Collected data entries:
********

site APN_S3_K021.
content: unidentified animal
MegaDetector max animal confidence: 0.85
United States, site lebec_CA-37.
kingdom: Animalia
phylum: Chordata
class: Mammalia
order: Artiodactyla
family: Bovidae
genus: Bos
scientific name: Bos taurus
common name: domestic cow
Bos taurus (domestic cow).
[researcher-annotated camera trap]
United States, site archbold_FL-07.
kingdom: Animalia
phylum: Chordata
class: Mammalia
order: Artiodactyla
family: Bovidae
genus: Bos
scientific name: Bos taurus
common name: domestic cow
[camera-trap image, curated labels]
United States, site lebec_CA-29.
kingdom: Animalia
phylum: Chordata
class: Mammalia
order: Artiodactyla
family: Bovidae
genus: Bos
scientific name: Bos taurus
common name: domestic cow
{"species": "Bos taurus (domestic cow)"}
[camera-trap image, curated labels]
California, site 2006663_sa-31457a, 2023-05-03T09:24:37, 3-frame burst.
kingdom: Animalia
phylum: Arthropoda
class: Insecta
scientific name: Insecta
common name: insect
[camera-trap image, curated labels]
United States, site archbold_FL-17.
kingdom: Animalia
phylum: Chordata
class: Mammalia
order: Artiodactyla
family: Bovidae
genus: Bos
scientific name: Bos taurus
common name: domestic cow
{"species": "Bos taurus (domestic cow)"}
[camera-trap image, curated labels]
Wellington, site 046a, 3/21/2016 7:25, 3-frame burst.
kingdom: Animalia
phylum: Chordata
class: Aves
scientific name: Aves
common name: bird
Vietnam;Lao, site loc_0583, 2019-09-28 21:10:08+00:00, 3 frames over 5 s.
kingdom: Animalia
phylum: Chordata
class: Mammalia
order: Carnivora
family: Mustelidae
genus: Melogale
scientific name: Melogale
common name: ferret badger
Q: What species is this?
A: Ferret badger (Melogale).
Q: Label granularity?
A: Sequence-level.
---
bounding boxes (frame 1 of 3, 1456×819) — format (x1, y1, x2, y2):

********

Extract each line holding the word "States" from the records.

• OUTPUT OF THE TASK
United States, site lebec_CA-37.
United States, site archbold_FL-07.
United States, site lebec_CA-29.
United States, site archbold_FL-17.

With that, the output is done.